At the start of the pandemic, Chewy, an online-only pet retailer, shipped orders out of eight warehouses. Today it works out of 14.

“We are continuing to invest in our fulfillment capabilities and customer service,” Chewy CEO Sumit Singh said on an April 2020 earnings call. Singh called that Chewy’s “moat,” but the company is hardly the only one bulking up its shipping prowess. As the number of online orders has risen, so have the number and sizes of warehouses in the US.

“E-commerce occupies much more space in warehouses than store-based shopping” because online retailers carry more items, Anne Goodchild, who runs the Supply Chain Transportation and Logistics Center at the University of Washington, said.

In 2021, the real-estate giant CBRE put the number of warehouses in North America larger than 200,000 square feet — the big ones that online retailers gobble up — at 11,500, up over 40% since 2010. And they’re hardly in the boonies. “Very fast delivery is definitely pushing warehouses closer to homes,” Goodchild said.

In Columbus, Ohio, where warehouses are booming, nearly one in three residents lives within half a mile of a warehouse. Columbus residents are twice as likely to live close to a warehouse compared with the average Ohioan, according to an analysis by the Environmental Defense Fund for Insider.

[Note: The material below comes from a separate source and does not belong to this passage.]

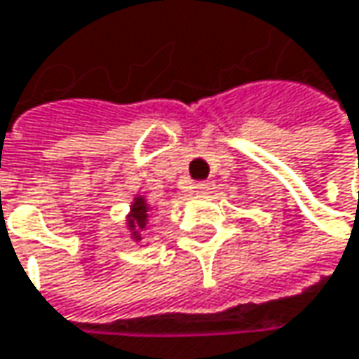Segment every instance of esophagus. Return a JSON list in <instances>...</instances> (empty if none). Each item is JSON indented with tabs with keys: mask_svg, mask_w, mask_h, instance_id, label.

Retailers are getting better at optimizing the relationship between where they stock merchandise and where customers are likely to order it.

It’s not easy. When Amazon tried to shorten Prime shipping times to one day from two, it wasn’t prepared for the ways getting inventory close to customers would strain its warehousing and logistics network. It ended up spending billions of dollars more than it had planned on transportation.

When there’s no warehouse near a consumer, or when a nearby warehouse has only some of the items ordered, package routes get weird. Ever order five items online and get them in three boxes over several days? They probably came from three warehouses. 

That messiness — and the shuffling of inventory between warehouses needed to clean it up — is one more reason the number of large trucks in the US rose 14% from 2016 to 2019, as it did according to the latest data available from the Federal Motor Carrier Safety Administration.

And those trucks are spending more time on smaller roads. “We’re taking things into neighborhoods that we used to just take to stores,” Goodchild said.

The emphasis on speed in e-commerce makes it harder to deliver the efficiency from traditional retail, where shipments are done in bulk and trucks are filled. And that creates a need for more wheels on the road. “You need more vehicles because you can’t fill them when you’re trying to deliver for speed,” Goodchild said. 

Even with all those extra vehicles, it’s tough to compare the emissions generated by online orders with those of in-store shopping. As vehicles electrify and logistics strategies evolve, the math keeps changing. 

E-commerce returns are another complicating factor. Nobody has really figured out how to handle them efficiently, so some returned goods still end up in waste streams.

Then there’s cardboard, which one MIT study published last year estimated was responsible for 45% of emissions in e-commerce. The industry went into overdrive in the first year of the pandemic, including by adding recycling capacity to contend with the boom, with an estimated 7.8 million tons of cardboard used in 2021 alone, according to Bloomberg and Circular Ventures.

Even as it slows, the online-shopping surge that started in 2020 has permanently changed the way some consumers shop, and warehouses and the supply chain will continue to try to catch up.

The mess of overlapping networks that bring our dog food to our doorsteps is always evolving in search of greater efficiency. But the one thing it can’t do is slow down. E-commerce will keep on growing.

After all, even those who hate delivering dog chow see the appeal of having someone else do the schlepping. When Ulricksen’s pups run low on food, the UPS driver’s wife goes online and orders some more.

“You can ask any of these drivers,” Ulricksen said. “They’ll say it sucks — it hurts my back. They still order it online for themselves.”